Différentes techniques peuvent être proposées aux couples infertiles candidats à l’AMP : l’insémination artificielle, la fécondation in vitro (FIV), la FIV-ICSI (fécondation in vitro avec micro-injection) et l’accueil d’embryon.

La cryoconservation des ovocytes, des spermatozoïdes et des embryons a également bénéficié d’innovations importantes. La recherche médicale continue de faire émerger de nouvelles perspectives pour améliorer les taux de succès en FIV et en AMP. Une autre avancée prometteuse réside dans l’étude du microbiome utérin, qui joue un rôle crucial dans l’implantation embryonnaire.

Diagnostic préimplantatoire

Si l’un des parents présente une maladie génétique d’une extrême gravité, le couple peut demander un diagnostic préimplantatoire afin de savoir si l’enfant est porteur de l’anomalie génétique.
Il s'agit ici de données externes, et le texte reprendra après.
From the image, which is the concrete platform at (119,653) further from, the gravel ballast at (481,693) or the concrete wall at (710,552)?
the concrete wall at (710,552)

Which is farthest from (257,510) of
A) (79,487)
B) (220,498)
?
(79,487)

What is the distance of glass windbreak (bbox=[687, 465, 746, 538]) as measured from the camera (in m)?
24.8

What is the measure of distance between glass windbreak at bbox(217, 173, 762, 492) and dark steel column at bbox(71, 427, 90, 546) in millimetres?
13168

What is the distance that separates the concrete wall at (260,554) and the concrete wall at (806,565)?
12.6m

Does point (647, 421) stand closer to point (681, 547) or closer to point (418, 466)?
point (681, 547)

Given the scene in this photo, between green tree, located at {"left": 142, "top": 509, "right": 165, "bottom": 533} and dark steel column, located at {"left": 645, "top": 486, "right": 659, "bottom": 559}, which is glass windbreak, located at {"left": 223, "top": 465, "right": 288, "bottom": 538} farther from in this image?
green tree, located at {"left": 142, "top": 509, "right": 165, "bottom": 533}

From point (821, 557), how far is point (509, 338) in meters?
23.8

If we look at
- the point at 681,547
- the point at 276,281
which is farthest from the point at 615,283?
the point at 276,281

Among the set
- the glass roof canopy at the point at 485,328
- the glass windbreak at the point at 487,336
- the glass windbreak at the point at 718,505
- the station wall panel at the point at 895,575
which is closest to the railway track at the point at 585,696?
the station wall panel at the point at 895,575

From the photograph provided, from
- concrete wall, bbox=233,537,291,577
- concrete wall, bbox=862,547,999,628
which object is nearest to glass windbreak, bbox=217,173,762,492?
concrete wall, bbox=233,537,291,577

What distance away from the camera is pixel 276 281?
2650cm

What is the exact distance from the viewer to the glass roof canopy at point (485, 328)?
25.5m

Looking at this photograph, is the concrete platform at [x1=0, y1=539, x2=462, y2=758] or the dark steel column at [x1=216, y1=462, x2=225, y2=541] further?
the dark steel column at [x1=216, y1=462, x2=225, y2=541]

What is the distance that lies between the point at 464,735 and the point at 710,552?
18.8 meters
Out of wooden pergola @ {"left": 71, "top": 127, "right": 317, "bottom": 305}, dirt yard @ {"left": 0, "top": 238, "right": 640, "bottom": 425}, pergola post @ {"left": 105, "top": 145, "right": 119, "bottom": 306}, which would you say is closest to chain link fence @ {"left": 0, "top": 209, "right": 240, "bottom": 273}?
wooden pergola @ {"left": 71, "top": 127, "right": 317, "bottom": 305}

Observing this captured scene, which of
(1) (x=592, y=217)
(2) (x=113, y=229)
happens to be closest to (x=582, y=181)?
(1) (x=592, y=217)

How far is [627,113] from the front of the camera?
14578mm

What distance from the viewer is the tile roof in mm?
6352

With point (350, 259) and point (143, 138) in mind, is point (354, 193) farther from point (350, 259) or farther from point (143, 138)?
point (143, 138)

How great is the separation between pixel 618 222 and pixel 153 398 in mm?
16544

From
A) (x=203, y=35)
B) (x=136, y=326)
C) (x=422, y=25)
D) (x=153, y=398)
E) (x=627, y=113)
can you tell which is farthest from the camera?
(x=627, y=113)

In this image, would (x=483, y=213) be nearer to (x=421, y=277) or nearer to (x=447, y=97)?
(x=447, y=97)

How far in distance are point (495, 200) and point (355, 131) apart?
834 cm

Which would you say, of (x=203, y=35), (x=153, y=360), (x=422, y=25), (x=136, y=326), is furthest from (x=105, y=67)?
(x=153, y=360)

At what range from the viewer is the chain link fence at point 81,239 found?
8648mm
Ce diagnostic permet, après obtention d’embryons à l’issue d’une FIV, de prélever une ou deux cellules embryonnaires (blastomères) afin de sélectionner ceux qui sont sains et par conséquent candidats au transfert.

La loi de bioéthique autorise par ailleurs à sélectionner un embryon parfaitement compatible immunologiquement avec un frère ou une sœur ainée touché(e) par la maladie et nécessitant une greffe. On parle alors de bébé médicament.

Enjeux et perspectives

De gros progrès peuvent encore être faits pour améliorer l’efficacité de l’AMP. Afin d’y parvenir, plusieurs voies sont l’objet de recherche : mieux sélectionner les gamètes à féconder et améliorer les techniques de culture embryonnaire.